JOB
Copy the data below word for word, reproducing every line without any change.

RECORD EXTRACTS
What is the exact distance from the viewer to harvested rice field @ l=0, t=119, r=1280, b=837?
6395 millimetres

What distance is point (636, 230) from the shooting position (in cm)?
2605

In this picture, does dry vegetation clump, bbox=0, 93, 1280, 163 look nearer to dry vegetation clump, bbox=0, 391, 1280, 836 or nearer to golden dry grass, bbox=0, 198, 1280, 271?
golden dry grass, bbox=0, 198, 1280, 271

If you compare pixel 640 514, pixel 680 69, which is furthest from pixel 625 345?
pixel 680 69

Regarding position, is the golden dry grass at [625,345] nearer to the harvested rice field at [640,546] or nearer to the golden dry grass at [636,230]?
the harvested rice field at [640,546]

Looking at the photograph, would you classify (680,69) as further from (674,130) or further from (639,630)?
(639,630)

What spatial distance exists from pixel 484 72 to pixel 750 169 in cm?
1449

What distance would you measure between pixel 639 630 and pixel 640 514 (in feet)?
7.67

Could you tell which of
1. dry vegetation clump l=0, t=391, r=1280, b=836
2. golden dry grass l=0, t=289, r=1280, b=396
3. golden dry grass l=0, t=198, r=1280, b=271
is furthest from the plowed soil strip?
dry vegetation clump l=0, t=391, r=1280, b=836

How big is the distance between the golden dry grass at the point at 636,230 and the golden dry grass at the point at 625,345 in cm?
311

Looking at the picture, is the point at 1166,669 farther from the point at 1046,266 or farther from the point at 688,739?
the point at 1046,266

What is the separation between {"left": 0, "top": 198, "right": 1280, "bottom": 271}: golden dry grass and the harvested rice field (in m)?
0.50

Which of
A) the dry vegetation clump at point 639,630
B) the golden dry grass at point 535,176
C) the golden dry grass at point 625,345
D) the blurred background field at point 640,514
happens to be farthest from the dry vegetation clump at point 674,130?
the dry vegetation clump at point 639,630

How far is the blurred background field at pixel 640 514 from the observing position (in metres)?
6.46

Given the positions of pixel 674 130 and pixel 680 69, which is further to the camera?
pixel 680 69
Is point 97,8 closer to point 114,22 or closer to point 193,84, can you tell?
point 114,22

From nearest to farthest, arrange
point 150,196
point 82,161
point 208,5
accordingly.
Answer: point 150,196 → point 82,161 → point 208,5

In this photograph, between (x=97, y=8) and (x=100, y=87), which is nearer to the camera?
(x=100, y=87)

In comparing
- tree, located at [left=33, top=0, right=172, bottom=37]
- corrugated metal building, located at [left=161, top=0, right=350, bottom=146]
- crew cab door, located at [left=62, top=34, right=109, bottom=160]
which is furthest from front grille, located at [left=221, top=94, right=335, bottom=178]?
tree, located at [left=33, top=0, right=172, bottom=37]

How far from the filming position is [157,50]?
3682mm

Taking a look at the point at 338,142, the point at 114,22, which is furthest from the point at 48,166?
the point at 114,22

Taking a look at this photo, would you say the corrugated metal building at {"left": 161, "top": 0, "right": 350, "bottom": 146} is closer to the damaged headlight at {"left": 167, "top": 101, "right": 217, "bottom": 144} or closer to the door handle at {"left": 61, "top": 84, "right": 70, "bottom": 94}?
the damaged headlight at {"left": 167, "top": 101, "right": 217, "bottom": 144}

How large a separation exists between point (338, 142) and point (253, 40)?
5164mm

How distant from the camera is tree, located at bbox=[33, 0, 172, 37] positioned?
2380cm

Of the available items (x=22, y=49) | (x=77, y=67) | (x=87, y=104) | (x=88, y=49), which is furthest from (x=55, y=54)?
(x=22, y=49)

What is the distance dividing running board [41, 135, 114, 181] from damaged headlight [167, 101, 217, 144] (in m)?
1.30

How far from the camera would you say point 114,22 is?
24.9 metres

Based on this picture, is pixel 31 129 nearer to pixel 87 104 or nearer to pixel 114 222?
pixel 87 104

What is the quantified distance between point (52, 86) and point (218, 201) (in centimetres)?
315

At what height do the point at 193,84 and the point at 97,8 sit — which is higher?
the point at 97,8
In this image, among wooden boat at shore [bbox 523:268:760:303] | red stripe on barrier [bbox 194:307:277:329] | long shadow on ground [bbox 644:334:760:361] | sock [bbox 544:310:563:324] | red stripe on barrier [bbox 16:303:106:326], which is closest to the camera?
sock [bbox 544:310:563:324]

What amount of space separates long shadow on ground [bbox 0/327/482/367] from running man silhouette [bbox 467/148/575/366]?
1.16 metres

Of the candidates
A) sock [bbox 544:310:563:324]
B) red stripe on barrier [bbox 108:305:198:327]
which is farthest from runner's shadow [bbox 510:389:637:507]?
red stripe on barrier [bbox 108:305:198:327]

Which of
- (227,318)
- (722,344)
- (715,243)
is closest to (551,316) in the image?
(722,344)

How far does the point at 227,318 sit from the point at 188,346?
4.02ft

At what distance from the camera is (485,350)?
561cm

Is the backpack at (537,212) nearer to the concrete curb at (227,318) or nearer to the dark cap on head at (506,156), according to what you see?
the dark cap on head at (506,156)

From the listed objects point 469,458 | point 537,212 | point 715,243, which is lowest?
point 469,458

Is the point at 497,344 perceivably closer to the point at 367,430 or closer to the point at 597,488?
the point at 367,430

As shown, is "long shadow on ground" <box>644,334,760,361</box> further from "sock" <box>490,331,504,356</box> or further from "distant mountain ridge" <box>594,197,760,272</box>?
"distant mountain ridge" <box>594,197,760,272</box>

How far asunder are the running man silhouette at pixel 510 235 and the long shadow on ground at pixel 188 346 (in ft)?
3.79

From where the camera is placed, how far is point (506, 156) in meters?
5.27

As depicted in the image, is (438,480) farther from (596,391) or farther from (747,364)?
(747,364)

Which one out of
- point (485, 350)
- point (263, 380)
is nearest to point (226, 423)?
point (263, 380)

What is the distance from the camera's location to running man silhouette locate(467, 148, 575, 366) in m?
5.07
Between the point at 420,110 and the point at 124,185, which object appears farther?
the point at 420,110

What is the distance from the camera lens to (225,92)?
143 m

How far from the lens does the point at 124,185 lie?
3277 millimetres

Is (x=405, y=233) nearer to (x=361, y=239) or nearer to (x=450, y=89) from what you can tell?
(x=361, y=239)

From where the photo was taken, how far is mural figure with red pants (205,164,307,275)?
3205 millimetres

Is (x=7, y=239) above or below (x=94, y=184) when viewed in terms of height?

WORKED ANSWER
What is the exact distance from the viewer to harvested rice field @ l=0, t=119, r=1280, b=837?
6395 millimetres

What distance is point (636, 230) from the shooting position (in cm)?
2605

In this picture, does dry vegetation clump, bbox=0, 93, 1280, 163 look nearer to dry vegetation clump, bbox=0, 391, 1280, 836 or nearer to golden dry grass, bbox=0, 198, 1280, 271?
golden dry grass, bbox=0, 198, 1280, 271

If you compare pixel 640 514, pixel 680 69, which is furthest from pixel 625 345?
pixel 680 69

Regarding position, is the golden dry grass at [625,345] nearer to the harvested rice field at [640,546] or nearer to the golden dry grass at [636,230]?
the harvested rice field at [640,546]

Looking at the photograph, would you classify (680,69) as further from (674,130) or further from (639,630)?
(639,630)

What spatial distance exists from pixel 484 72 to pixel 750 169 in cm?
1449

What distance would you measure between pixel 639 630 and pixel 640 514 (in feet)?
7.67

Could you tell which of
1. dry vegetation clump l=0, t=391, r=1280, b=836
2. golden dry grass l=0, t=289, r=1280, b=396
3. golden dry grass l=0, t=198, r=1280, b=271
is furthest from the plowed soil strip?
dry vegetation clump l=0, t=391, r=1280, b=836

How big is the distance between the golden dry grass at the point at 636,230 and the golden dry grass at the point at 625,345 in cm?
311

Looking at the picture, is the point at 1166,669 farther from the point at 1046,266 or farther from the point at 688,739?
the point at 1046,266

What is the separation between {"left": 0, "top": 198, "right": 1280, "bottom": 271}: golden dry grass and the harvested rice field (in m)?
0.50

Which of
A) the dry vegetation clump at point 639,630
B) the golden dry grass at point 535,176
C) the golden dry grass at point 625,345
D) the blurred background field at point 640,514
happens to be farthest from the dry vegetation clump at point 674,130?
the dry vegetation clump at point 639,630

How far is the blurred background field at pixel 640 514 from the observing position (in metres)?
6.46

Given the positions of pixel 674 130 and pixel 680 69, which is further to the camera?
pixel 680 69
Is point 97,8 closer to point 114,22 or closer to point 193,84, can you tell?
point 114,22

From nearest to farthest, arrange
point 150,196
point 82,161
point 208,5
accordingly.
Answer: point 150,196 → point 82,161 → point 208,5

In this photograph, between (x=97, y=8) and (x=100, y=87), which is nearer to the camera?
(x=100, y=87)

In comparing
- tree, located at [left=33, top=0, right=172, bottom=37]
- corrugated metal building, located at [left=161, top=0, right=350, bottom=146]
- crew cab door, located at [left=62, top=34, right=109, bottom=160]
which is furthest from front grille, located at [left=221, top=94, right=335, bottom=178]?
tree, located at [left=33, top=0, right=172, bottom=37]

How far from the filming position is [157,50]?
3682mm

Taking a look at the point at 338,142, the point at 114,22, which is furthest from the point at 48,166?
the point at 114,22

Taking a look at this photo, would you say the corrugated metal building at {"left": 161, "top": 0, "right": 350, "bottom": 146} is closer to the damaged headlight at {"left": 167, "top": 101, "right": 217, "bottom": 144} or closer to the door handle at {"left": 61, "top": 84, "right": 70, "bottom": 94}?
the damaged headlight at {"left": 167, "top": 101, "right": 217, "bottom": 144}

How large a separation exists between point (338, 142) and point (253, 40)?
5164mm

How distant from the camera is tree, located at bbox=[33, 0, 172, 37] positioned?
2380cm

Of the available items (x=22, y=49) | (x=77, y=67) | (x=87, y=104) | (x=88, y=49), which is furthest from (x=55, y=54)?
(x=22, y=49)

What is the distance dividing running board [41, 135, 114, 181] from damaged headlight [167, 101, 217, 144] (in m)?
1.30

How far from the camera would you say point 114,22 is?
24.9 metres

Based on this picture, is pixel 31 129 nearer to pixel 87 104 or nearer to pixel 114 222?
pixel 87 104

What is the quantified distance between point (52, 86) and point (218, 201) (in centimetres)?
315

At what height do the point at 193,84 and the point at 97,8 sit — which is higher?
the point at 97,8
In this image, among wooden boat at shore [bbox 523:268:760:303] | red stripe on barrier [bbox 194:307:277:329] | long shadow on ground [bbox 644:334:760:361] | sock [bbox 544:310:563:324] | red stripe on barrier [bbox 16:303:106:326], which is closest to the camera?
sock [bbox 544:310:563:324]

What amount of space separates long shadow on ground [bbox 0/327/482/367] from running man silhouette [bbox 467/148/575/366]?
1.16 metres

Of the candidates
A) sock [bbox 544:310:563:324]
B) red stripe on barrier [bbox 108:305:198:327]
which is farthest from runner's shadow [bbox 510:389:637:507]?
red stripe on barrier [bbox 108:305:198:327]

Which of
- (227,318)
- (722,344)
- (715,243)
is closest to (551,316) in the image?
(722,344)

How far does the point at 227,318 sit from the point at 188,346?
4.02ft

At what distance from the camera is (485,350)?
561cm

Is the backpack at (537,212) nearer to the concrete curb at (227,318) or nearer to the dark cap on head at (506,156), according to what you see?
the dark cap on head at (506,156)

From the listed objects point 469,458 | point 537,212 | point 715,243, which is lowest?
point 469,458

Is the point at 497,344 perceivably closer to the point at 367,430 or closer to the point at 597,488?
the point at 367,430

As shown, is "long shadow on ground" <box>644,334,760,361</box> further from "sock" <box>490,331,504,356</box> or further from "distant mountain ridge" <box>594,197,760,272</box>?
"distant mountain ridge" <box>594,197,760,272</box>

How far asunder are the running man silhouette at pixel 510 235 and the long shadow on ground at pixel 188 346 (in ft)?
3.79

From where the camera is placed, how far is point (506, 156) in meters?
5.27

As depicted in the image, is (438,480) farther from (596,391) or farther from (747,364)?
(747,364)

Which one out of
- point (485, 350)
- point (263, 380)
is nearest to point (226, 423)?
point (263, 380)

What is the distance from the camera's location to running man silhouette locate(467, 148, 575, 366) in m?
5.07
Between the point at 420,110 and the point at 124,185, which object appears farther?
the point at 420,110

What is the distance from the camera lens to (225,92)?
143 m

How far from the lens does the point at 124,185 lie?
3277 millimetres

Is (x=405, y=233) nearer to (x=361, y=239) or nearer to (x=450, y=89) from what you can tell?
(x=361, y=239)

From where the photo was taken, how far is mural figure with red pants (205,164,307,275)?
3205 millimetres

Is (x=7, y=239) above or below (x=94, y=184) when viewed in terms of height?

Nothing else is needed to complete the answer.